*** DOCUMENT PASSAGE ***

Now in my history, BBQ joints are not known for their sides, but this was not the case for Dr. HogWog. We selected the baked beans; delicately sweetened with brown sugar, and clearly given a boost with liquid smoke; and cole slaw, tangy yet not too vinegary, nor swimming in heavy mayonnaise-based dressing. These sides were so ideal, we actually ordered more to round out the meal. Each diner was given a flaky, chewy, homemade dinner roll, the size of a hamburger bun, to sop up the liquid heaven that was left on the plate.

When the bill came, wetnaps and toothpicks included, and I sat back, surprised by just how much Texas BBQ was consumed during my dinner hour. And when I read "Was it as good for you?" fadingly emblazoned on the tray, I nodded solemnly in agreement. Dr. Hogly Wogly's is the best thing to come out of Texas, and one of the best things about the Valley.

Wednesday, August 10, 2005

In Homage to the Original

When I first started this site, and was diligently searching the web, looking for proper names, I did a search for "nosheteria," the perfect combination of the words cafeteria (a place many of us have fond, or not so fond memories of) and nosh (a common Jewish colloquialism meaning a snack). At the time, only one result came up on Google, an Epinions rating of a favorite restaurant, Canter's Deli in LA, mentioning that this was "a late night nosheteria." And so the love affair was quickly cemented.

*** End of DOCUMENT PASSAGE ***

## EXERCISE TASKS
- a) List every geographic place named in the food blog passage.
- b) Shorten the paragraph of the food blog passage that opens "Now in my history, BBQ joints" and keep its main facts.
- c) Resume the food blog passage from its last sentence, writing the next few sentences in the same voice.
The data that follows isn't needed for anything here.

*** DATASET RECORDS ***

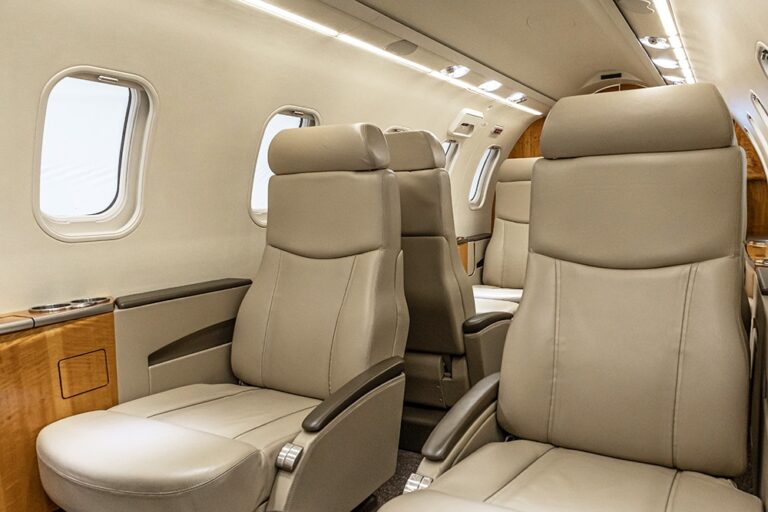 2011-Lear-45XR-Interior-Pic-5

*** End of DATASET RECORDS ***
*** DATASET RECORDS ***

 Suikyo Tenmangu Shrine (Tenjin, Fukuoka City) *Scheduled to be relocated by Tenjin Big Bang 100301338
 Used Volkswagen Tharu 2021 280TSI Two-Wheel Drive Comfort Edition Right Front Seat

*** End of DATASET RECORDS ***

## ANSWERS TO THIS EXERCISE
- a) Texas, the Valley, LA

- b) Unlike most BBQ joints, Dr. HogWog has excellent sides. The baked beans were sweetened with brown sugar and boosted with liquid smoke. The cole slaw was tangy without being too vinegary or heavy with mayonnaise. The sides were good enough that more were ordered. Each diner also got a large homemade dinner roll for soaking up what was left on the plate.

- c)
I love Canter's Deli. Not because it's the greatest Jewish food around (because it's not), and not because it is open 24 hours a day (although that is wonderful), but because it is what it is-- an old school deli, plastic banquettes still intact, with a truly bizarre clientele. To get the full realization of Canter's, it is necessary to dine there in the late evening hours, when the Kibbitz Room, the attached bar next door is in full swing. The glaring lights of the neon marquee beckon you to come inside for a bowl of chicken soup and a bagel. Cruising past the deli and bakery cases housing rows of rugelah, and towers of babkas in the foyer, it's not even necessary to request a booth-- at Canter's that's all they have.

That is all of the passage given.